S’il est un écrivain qui a cultivé la forme brève avec une simplicité radicale qui le place aux côtés de Peter Altenberg, de Ludwig Hohl ou de Robert Walser (libre à chacun d’ajouter ses auteurs de prédilection…), c’est bien le Soleurois Peter Bichsel, né en 1935, auquel est consacré le remarquable Zimmer 202 – l’un des meilleurs documentaires jamais tournés sur un écrivain.[access capability= »lire_inedits »] Il reflète si précisément le tempérament taciturne de cet instituteur qui ne se prend pas pour un grand écrivain (« Je ne suis pas assez fou », précise-t-il), que même un voyage à Paris lui semble incongru. Il s’était d’ailleurs juré de ne jamais y mettre les pieds.
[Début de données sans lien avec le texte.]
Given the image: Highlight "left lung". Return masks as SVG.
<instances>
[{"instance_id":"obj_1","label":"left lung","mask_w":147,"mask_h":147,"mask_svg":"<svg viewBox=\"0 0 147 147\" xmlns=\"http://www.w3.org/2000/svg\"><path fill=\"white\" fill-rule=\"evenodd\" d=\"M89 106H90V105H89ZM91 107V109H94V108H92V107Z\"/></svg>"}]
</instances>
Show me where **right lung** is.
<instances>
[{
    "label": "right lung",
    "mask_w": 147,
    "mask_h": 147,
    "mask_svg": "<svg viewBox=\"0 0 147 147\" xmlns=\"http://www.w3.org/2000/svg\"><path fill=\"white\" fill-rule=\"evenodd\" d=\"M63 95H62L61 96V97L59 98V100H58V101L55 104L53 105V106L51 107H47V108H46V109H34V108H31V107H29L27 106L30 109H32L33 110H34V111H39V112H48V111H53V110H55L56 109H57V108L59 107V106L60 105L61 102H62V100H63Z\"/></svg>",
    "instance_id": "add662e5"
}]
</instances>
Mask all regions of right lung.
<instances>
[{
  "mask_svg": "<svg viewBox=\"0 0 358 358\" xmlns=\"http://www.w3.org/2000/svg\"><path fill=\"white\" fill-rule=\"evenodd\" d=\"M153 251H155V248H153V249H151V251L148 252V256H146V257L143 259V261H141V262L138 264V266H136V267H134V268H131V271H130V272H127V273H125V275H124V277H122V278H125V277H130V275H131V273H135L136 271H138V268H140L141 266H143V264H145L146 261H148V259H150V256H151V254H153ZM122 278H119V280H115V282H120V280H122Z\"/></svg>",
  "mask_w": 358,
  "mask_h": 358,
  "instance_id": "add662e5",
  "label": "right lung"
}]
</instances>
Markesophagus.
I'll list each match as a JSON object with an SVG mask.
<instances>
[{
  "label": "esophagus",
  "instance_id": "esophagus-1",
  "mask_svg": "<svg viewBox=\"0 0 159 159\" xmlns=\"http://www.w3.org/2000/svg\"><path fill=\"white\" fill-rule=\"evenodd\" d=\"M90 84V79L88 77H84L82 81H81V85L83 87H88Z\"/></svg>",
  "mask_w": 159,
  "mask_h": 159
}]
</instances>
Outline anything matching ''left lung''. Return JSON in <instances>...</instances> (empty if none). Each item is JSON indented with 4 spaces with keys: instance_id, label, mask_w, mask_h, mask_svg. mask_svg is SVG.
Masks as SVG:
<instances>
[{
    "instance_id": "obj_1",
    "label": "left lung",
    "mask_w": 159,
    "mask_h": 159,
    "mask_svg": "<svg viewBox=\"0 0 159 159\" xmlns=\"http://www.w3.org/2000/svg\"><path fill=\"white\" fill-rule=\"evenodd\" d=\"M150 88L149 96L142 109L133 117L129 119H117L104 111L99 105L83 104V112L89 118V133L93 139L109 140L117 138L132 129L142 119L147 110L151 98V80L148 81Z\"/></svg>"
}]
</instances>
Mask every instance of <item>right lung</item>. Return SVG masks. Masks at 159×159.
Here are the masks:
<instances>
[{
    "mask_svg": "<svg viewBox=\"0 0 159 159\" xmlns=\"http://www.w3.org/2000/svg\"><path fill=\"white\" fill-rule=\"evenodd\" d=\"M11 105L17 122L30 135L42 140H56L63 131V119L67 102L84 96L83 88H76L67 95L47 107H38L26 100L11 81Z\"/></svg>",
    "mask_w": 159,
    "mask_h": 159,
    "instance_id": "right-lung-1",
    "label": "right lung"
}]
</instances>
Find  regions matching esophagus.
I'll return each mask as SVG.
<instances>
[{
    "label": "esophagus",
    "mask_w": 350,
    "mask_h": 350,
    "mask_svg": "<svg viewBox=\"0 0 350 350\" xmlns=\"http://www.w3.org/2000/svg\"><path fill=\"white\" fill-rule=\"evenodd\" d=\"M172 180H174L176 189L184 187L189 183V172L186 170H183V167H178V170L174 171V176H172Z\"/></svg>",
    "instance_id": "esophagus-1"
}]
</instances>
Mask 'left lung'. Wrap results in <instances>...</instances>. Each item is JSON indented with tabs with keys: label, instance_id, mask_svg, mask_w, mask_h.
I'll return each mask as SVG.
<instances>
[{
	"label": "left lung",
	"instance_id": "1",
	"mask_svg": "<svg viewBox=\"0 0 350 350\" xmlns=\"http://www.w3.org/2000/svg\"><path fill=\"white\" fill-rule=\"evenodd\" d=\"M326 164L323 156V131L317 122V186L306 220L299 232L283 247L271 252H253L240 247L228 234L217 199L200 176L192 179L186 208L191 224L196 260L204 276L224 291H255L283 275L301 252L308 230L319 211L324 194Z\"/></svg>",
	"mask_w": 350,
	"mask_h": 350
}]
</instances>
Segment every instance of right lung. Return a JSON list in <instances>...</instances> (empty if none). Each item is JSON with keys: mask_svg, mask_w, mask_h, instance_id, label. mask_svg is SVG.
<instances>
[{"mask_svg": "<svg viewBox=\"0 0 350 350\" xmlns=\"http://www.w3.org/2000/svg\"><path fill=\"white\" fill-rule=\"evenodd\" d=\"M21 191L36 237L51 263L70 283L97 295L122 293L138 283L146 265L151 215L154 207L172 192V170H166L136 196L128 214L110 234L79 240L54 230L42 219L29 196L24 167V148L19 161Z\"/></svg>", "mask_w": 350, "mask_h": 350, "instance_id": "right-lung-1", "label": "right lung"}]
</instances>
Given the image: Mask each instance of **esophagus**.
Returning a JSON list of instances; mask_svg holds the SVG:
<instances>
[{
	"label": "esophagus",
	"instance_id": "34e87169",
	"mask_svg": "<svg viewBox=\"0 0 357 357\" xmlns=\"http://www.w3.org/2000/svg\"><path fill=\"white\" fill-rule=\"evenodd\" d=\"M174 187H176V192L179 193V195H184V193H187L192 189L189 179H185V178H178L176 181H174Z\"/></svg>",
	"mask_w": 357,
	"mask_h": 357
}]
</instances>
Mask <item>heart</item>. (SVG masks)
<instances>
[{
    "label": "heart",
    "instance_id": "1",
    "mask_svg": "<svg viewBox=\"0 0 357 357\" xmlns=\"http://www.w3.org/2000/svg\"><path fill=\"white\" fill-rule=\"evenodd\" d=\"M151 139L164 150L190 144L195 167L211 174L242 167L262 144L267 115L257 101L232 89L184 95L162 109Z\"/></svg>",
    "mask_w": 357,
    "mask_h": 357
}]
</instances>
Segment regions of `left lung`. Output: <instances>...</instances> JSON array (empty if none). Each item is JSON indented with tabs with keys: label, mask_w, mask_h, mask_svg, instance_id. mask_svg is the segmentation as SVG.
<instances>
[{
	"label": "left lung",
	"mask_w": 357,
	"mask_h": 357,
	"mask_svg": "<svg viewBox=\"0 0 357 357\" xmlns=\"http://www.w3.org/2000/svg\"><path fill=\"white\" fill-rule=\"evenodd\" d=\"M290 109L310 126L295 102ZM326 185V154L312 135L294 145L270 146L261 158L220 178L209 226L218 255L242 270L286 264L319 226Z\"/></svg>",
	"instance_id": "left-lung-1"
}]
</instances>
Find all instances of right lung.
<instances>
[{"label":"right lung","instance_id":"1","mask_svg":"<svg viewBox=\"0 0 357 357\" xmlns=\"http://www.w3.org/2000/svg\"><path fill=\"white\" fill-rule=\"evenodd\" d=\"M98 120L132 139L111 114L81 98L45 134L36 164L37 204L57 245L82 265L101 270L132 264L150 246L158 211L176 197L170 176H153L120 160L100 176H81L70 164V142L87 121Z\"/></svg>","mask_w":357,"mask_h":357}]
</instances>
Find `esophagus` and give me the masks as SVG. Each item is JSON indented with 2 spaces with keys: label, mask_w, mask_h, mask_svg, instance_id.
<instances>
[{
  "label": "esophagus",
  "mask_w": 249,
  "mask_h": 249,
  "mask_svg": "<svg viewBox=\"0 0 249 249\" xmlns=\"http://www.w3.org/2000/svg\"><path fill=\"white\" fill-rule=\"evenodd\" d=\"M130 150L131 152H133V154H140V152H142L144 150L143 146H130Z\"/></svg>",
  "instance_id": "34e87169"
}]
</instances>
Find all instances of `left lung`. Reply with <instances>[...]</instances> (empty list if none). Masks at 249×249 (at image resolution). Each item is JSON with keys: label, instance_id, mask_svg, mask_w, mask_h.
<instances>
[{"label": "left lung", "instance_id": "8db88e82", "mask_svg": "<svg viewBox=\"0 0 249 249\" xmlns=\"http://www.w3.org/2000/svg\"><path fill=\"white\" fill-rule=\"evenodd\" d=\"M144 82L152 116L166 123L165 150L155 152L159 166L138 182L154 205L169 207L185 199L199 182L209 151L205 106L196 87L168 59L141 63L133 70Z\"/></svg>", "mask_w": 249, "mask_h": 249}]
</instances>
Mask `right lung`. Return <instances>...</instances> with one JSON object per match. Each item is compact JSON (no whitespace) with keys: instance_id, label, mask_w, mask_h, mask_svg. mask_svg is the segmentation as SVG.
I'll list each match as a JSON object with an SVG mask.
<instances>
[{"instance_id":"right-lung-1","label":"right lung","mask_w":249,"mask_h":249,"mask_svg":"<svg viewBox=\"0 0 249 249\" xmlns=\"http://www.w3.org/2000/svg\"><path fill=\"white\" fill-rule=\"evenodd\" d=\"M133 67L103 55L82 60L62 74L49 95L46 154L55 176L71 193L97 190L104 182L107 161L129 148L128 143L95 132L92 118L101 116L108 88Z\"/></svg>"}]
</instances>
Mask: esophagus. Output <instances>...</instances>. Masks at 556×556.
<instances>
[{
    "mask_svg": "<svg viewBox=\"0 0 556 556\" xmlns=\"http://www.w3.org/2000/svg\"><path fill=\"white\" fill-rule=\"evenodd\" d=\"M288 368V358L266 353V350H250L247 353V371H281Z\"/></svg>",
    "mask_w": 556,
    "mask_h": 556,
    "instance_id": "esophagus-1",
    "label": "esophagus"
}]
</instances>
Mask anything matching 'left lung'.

Il consentira finalement, sur l’insistance du réalisateur Éric Bergkrauf, à prendre le train de Bâle à Paris, à la condition expresse de ne jamais quitter l’enceinte de l’Hôtel Gare de l’Est, où il occupera la chambre 202. Chaque nuit, une grille métallique l’isole de la ville et c’est dans ce no man’s land qu’il établit son univers poétique. Je ne connais pas de manière plus intelligente de voyager que celle de Bichsel : humer l’agitation d’une ville d’un seul point de vue, celui qui vous permet d’être le plus réceptif et le plus créateur.
Par ailleurs, ce documentaire esthétiquement parfait est hilarant, car sous son air bougon Peter Bichsel cultive un humour décalé à la Buster Keaton, façon helvète. Ce n’est pas un hasard qu’il a été adoubé par les deux plus grands écrivains suisses du XXe siècle, Max Frisch et Friedrich Dürrenmatt. Et que le critique allemand Peter von Matt juge que les vies minuscules et les rencontres de bistrot racontées par Bischsel ont atteint « le plus haut niveau de la narration moderne ». Le Prix Schiller l’a récompensé, en attendant peut-être le Nobel. Ce qui serait d’autant plus ironique qu’en écrivant, Peter Bichsel, tout comme Henri Roorda et même Walser, ne songeait qu’au rédacteur en chef qui avait un bas de page vide à remplir et n’attendait d’eux que quelques lettres posées sur le papier.
Après avoir, peut-être, excité la curiosité du lecteur de cette chronique, peut-être vais-je maintenant le décevoir avec ces deux ou trois miniatures de Peter Bichsel. Par exemple, celle-ci :
« Jamais encore, je n’avais entendu un si beau discours funèbre, dit la dame à l’orateur, et l’orateur la remercia pour le compliment. J’ai juste une question, dit la dame : en fin de compte, vous le haïssiez ou vous l’aimiez ? »
Ou encore :
« Le condamné à perpétuité à qui on demande comment il fait pour supporter toutes ces années de prison, de répondre : » Tu sais, je me dis toujours que ce temps que je passe ici, dehors, je devrais le passer aussi. » »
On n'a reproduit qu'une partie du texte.